Google: Innovation and the European Hassle

February 15, 2018

Google is allegedly an innovator. Forget the GoTo.com, Overture, and Yahoo ad “emulation” hassle. Forget Loon balloons in Puerto Rico. Forget solving death.

Google has a way to deal with its “chat” efflorescence. Navigate to “A Google R&D Team Wants to Bring Smart Reply to All Your Chat Apps.” Okay, a meta play. What’s interesting to us in Harrod’s Creek is that engineering free time for innovation, acquihires for innovation, and Google X are not sufficiently productive in the gee whiz department.

The write up states:

The Area 120 project will offer its suggested replies right in the notifications from these chat apps. But to be clear, Reply does not offer a standalone app of its own – it’s just a way for people to respond to incoming messages.

Is an auto responder the big hit? Nope. We just flat out did not know about Area 120. Like Area 51, we assume the innovation team is off the radar.

We hypothesize that the deployment of a meta service in order to “roll up” some functionality may catch the attention of regulators in Europe. Keep in mind this is our nagging concern.

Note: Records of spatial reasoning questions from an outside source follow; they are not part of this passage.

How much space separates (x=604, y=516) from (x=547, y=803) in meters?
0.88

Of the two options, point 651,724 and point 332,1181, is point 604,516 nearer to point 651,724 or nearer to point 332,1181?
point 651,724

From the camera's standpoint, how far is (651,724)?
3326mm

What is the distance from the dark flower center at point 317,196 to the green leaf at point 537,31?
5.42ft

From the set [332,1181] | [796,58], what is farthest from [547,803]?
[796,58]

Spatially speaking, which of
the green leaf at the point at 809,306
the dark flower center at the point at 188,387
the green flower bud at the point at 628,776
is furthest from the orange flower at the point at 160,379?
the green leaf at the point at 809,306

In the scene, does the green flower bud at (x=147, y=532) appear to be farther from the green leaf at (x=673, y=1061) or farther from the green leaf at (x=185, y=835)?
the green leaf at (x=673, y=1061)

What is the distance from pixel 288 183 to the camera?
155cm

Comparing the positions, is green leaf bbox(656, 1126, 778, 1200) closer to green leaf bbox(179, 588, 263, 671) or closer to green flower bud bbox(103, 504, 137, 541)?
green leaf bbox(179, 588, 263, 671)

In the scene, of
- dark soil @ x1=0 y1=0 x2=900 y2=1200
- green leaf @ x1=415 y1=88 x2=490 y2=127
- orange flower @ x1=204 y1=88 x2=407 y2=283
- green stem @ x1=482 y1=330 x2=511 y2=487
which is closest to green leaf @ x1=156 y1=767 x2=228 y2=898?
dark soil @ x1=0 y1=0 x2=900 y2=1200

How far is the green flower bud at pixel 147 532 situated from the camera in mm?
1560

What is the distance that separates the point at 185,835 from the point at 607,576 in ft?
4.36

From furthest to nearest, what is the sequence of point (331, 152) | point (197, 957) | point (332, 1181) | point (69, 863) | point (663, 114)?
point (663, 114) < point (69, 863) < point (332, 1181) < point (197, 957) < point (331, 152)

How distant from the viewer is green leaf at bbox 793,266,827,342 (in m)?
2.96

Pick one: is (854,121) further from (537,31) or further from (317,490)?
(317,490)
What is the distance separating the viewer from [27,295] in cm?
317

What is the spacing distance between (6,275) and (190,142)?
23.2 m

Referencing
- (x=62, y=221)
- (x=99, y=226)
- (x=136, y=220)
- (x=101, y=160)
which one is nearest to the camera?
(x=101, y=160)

Google may have some of the deepest pockets in the world, but that might not be enough if they cannot adapt to the “new” Europe. The EU is pushing back against the search giant for unfair practices and the battle is coming to a head. One thing seems clear, Google is going to have to bend or suffer impossible sounding debts. We learned more from a recent Irish Examiner story, “Google Under Pressure to Avoid Further EU Fines.”

According to the story:

“Rivals say the search company’s offer to auction advertising space doesn’t work because Google wins most of the spots. “The US company has so far said it is giving competitors the same opportunity to show shopping ads from retailers that its own Google Shopping service gets. “Failing to comply with an EU competition order can cost up to 5% of global daily revenue.”

According to the article’s math, that’s a whopping €9.6m a day. We are sure Google doesn’t have it in the budget to incur such a hit. Google’s best solution may be to conform, but that’s not likely to be innovation as Google seems to define the word.